L’Arabie saoudite envisage d’investir dans le tennis

Le fonds d’investissement saoudien (PIF) est en pourparlers avec l’ATP pour investir dans ce sportdans la lignée de ce qu’il a fait dans d’autres sports comme le football, où il a racheté Newcastle United l’an dernier pour 300 millions de livres (330 millions d’euros), et le golf, avec le circuit LIV, qui a attiré certains des meilleurs golfeurs du monde. avec des prix de plusieurs millions de dollars.

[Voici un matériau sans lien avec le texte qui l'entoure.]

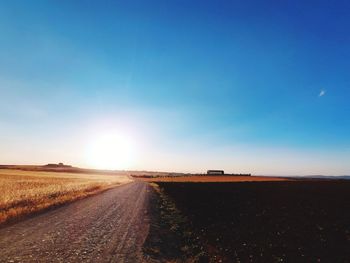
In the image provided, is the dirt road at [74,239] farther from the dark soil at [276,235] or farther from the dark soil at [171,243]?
the dark soil at [276,235]

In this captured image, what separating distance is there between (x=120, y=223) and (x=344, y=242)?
40.5 ft

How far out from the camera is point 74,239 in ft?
43.4

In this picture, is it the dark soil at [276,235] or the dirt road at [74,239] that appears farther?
the dark soil at [276,235]

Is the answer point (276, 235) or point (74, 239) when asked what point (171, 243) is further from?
point (276, 235)

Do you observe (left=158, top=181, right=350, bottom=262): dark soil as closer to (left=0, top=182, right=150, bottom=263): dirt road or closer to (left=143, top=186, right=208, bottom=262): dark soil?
(left=143, top=186, right=208, bottom=262): dark soil

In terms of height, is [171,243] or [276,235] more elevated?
[276,235]

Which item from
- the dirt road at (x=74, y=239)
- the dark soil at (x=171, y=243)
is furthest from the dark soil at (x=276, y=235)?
the dirt road at (x=74, y=239)

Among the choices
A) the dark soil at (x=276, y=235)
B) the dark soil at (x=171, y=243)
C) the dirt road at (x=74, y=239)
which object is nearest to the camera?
the dirt road at (x=74, y=239)

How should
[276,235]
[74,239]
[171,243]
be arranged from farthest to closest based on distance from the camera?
[276,235] → [171,243] → [74,239]

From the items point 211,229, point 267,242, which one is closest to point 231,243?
point 267,242

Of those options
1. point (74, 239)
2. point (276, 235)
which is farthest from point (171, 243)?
point (276, 235)

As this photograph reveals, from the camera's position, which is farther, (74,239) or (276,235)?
(276,235)

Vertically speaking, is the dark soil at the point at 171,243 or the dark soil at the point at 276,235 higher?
the dark soil at the point at 276,235

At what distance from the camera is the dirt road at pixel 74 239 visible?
1042 centimetres
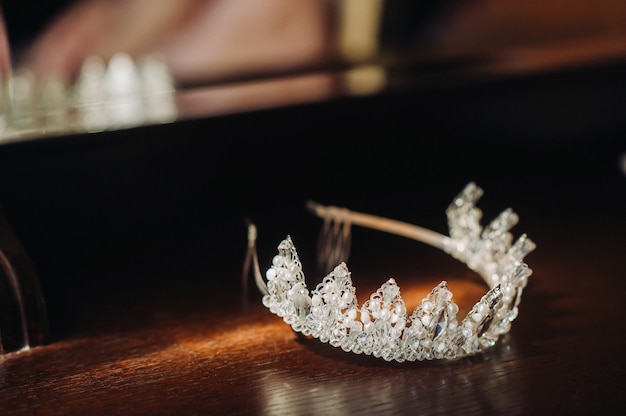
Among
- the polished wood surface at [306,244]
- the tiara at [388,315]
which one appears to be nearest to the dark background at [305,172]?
the polished wood surface at [306,244]

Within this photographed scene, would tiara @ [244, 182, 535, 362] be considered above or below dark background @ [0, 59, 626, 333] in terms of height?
below

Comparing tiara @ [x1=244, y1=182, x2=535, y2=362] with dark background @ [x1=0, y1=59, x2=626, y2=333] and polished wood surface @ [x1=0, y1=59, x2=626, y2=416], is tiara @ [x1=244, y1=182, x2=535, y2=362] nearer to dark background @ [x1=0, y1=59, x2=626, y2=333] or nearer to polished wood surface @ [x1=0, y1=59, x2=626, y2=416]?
polished wood surface @ [x1=0, y1=59, x2=626, y2=416]

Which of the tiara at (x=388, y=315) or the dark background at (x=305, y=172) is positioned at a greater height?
the dark background at (x=305, y=172)

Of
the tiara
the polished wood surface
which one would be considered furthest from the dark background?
the tiara

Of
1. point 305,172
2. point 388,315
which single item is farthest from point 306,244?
point 388,315

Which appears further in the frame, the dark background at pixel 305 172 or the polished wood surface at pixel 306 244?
the dark background at pixel 305 172

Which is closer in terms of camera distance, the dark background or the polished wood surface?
the polished wood surface

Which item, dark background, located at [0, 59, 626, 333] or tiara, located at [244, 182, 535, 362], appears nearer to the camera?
tiara, located at [244, 182, 535, 362]

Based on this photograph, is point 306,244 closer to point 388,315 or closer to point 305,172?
point 305,172

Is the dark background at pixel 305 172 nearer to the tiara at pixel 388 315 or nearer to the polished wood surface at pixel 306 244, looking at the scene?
the polished wood surface at pixel 306 244
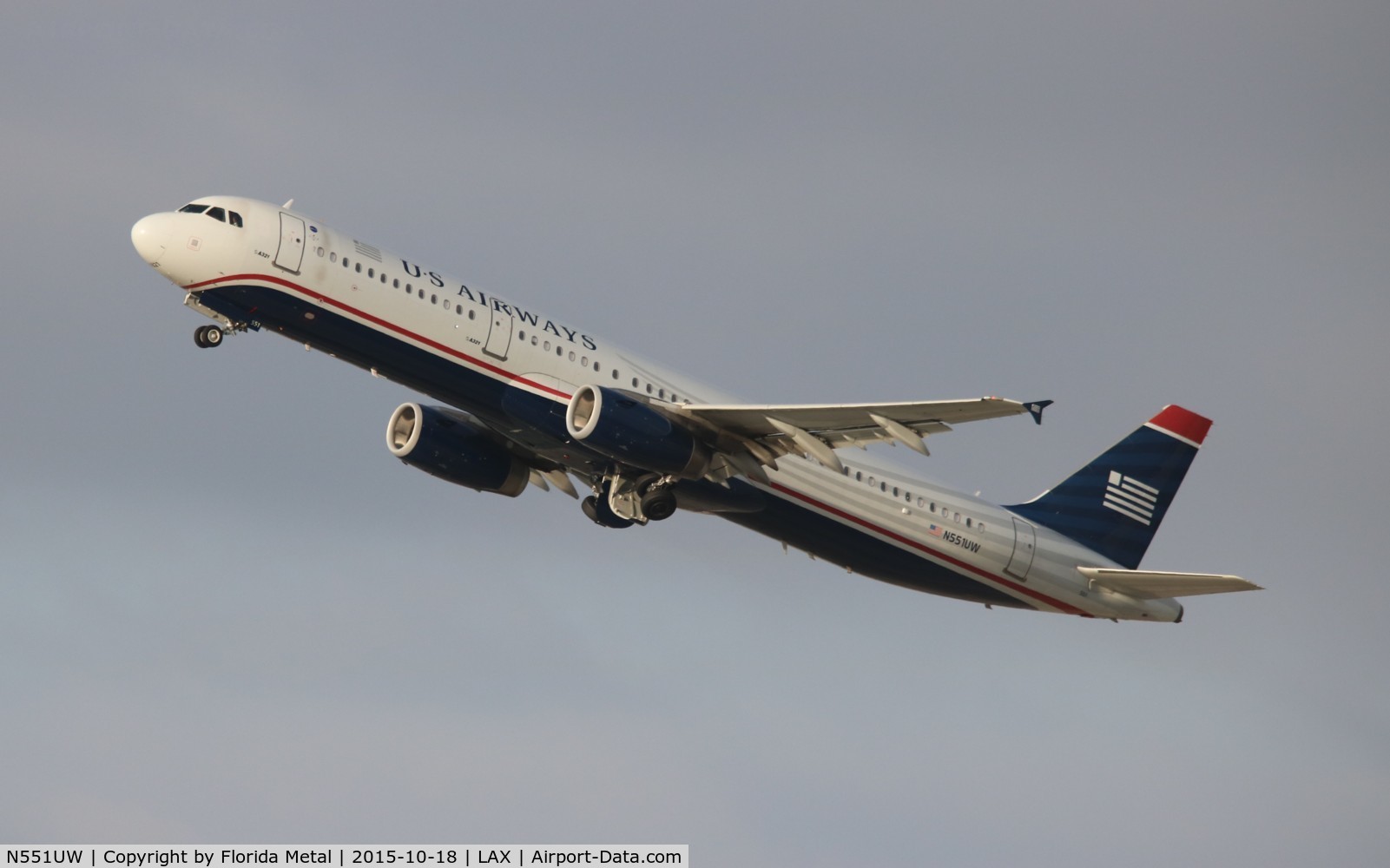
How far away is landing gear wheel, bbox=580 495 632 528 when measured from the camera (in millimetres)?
50781

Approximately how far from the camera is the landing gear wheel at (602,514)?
50781 mm

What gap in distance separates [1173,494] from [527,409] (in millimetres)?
24279

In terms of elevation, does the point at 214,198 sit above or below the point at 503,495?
above

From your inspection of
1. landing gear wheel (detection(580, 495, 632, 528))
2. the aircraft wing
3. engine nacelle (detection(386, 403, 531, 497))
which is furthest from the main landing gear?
engine nacelle (detection(386, 403, 531, 497))

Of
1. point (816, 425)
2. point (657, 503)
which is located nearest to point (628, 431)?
point (657, 503)

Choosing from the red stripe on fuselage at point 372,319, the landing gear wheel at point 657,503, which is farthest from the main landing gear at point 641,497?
the red stripe on fuselage at point 372,319

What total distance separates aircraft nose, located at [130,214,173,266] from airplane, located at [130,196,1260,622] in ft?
0.15

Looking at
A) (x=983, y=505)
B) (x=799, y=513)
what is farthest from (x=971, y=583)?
(x=799, y=513)

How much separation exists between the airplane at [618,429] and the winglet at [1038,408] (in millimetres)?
63

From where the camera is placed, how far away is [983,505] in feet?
174

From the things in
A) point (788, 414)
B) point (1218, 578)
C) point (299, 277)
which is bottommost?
point (1218, 578)

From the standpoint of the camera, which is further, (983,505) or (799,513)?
(983,505)

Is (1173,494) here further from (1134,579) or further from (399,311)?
(399,311)

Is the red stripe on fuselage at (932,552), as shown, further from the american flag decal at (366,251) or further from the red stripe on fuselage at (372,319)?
the american flag decal at (366,251)
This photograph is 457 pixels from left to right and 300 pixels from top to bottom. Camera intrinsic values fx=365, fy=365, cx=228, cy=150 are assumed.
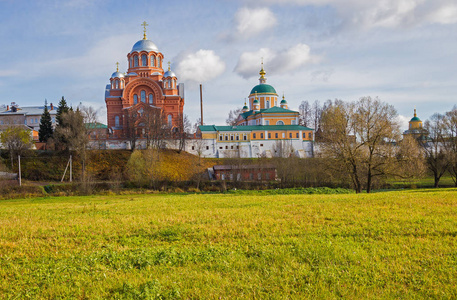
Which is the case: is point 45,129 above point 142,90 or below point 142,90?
below

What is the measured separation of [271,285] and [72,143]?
4070 centimetres

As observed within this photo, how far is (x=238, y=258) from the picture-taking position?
5.62 metres

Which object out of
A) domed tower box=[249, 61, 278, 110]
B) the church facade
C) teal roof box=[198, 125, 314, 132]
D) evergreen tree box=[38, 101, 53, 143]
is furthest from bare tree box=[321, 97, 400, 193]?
domed tower box=[249, 61, 278, 110]

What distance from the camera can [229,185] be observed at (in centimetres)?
3403

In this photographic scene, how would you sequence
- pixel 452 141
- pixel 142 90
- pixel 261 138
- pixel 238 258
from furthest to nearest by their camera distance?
pixel 261 138
pixel 142 90
pixel 452 141
pixel 238 258

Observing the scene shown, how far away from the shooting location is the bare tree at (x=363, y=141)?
2342 centimetres

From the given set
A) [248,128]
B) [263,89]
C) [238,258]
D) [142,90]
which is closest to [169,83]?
[142,90]

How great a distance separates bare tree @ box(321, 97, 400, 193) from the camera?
23.4 m

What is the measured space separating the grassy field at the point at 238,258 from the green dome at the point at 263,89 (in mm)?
65000

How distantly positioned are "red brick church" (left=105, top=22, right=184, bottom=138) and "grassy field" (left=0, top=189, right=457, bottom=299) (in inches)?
1840

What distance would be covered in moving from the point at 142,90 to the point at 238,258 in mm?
53942

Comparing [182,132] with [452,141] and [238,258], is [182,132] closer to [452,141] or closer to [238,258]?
[452,141]

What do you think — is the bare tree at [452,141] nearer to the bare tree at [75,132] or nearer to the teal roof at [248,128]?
the teal roof at [248,128]

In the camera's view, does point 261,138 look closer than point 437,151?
No
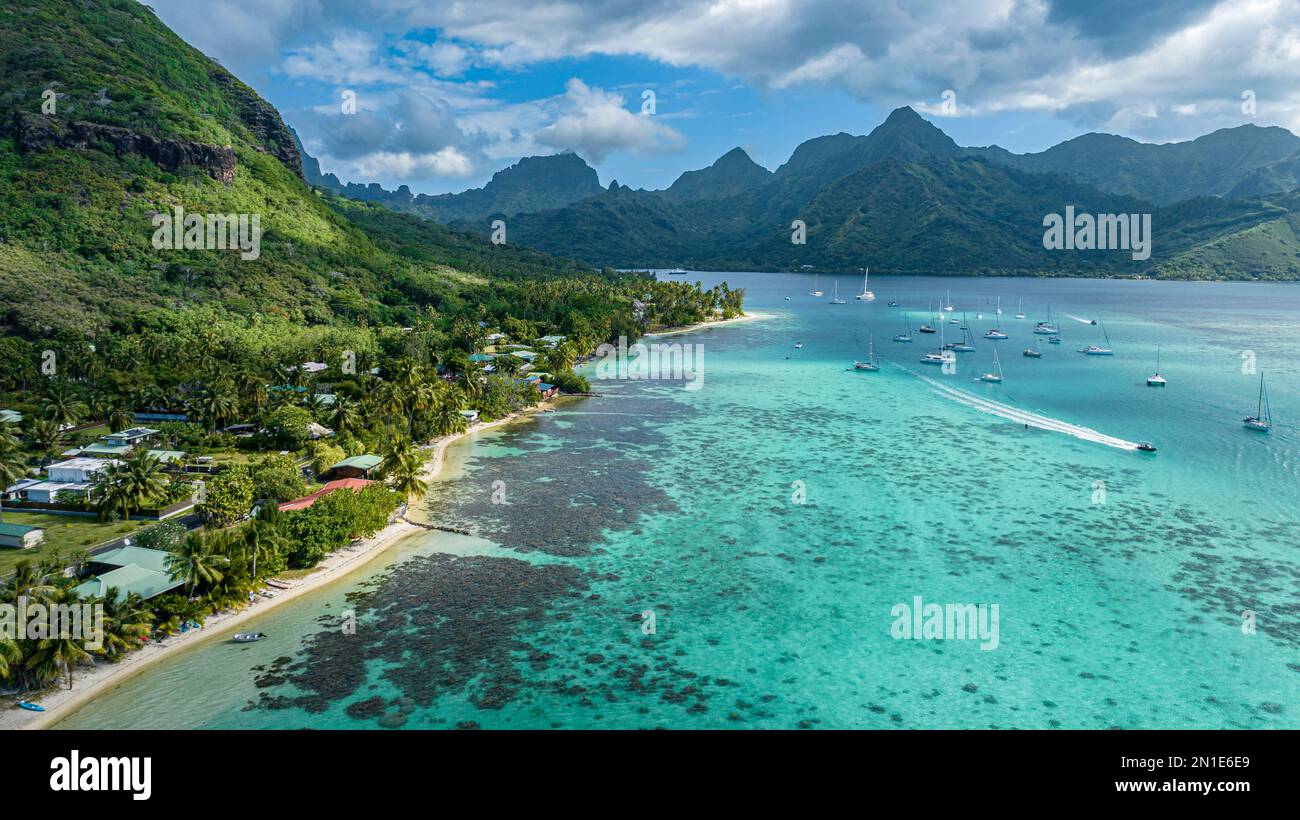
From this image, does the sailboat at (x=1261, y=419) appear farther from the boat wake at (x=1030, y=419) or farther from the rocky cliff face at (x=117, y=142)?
the rocky cliff face at (x=117, y=142)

Le président de l’ATP, andrea gaudenzia reconnu dans une interview au Financial Times avoir eu des « discussions positives » avec PIF pour développer les infrastructures, les événements et les nouvelles technologies liées au tennis.

L’Italien a assuré que les nouveaux investisseurs devraient « respecter l’histoire du sport et du produit« .

« Vous devez préserver quelque chose de sacré, les règles du sport. Ce n’est pas un jeu vidéo, ce n’est pas un film », a déclaré Gaudenzi.

Ce n’est pas la première aventure tennistique avec l’Arabie Saoudite et il est possible que la prochaine Next Gen Finals, qui réunit les meilleurs joueurs U21 du monde, se tienne à Jeddah après plusieurs années passées à Milan.

De plus, des joueurs de tennis comme Nick Kyrgios ont refusé de jouer la Coupe Davis pour jouer une exhibition dans le pays saoudien pour plus d’un million de livres. Mais Andy Murray, triple vainqueur du Grand Chelem et ancien numéro un mondial, a refusé de jouer dans ce pays. « Non, je ne jouerai pas en Arabie saoudite », a répondu le Britannique.

L’investissement de PIF dans l’objectif a entraîné le veto de la PGA sur les golfeurs rejoignant ce circuit, jusqu’à il y a quelques semaines, les deux institutions sont parvenues à un accord pour fusionner les deux projets.

En dehors de l’ATP, la WTA a déjà signé un accord avec le fonds de capital CVCpour l’investissement de 150 millions de dollars dans le circuit féminin, tandis que la Fédération internationale de tennis (ITF, pour son sigle en anglais) était sur le point d’emmener les finales de la Coupe Davis, qui se sont déroulées à Madrid et Malaga, à Abu Dhabi, capitale des Emirats Arabes Unis, comme moyen de rentabiliser le projet.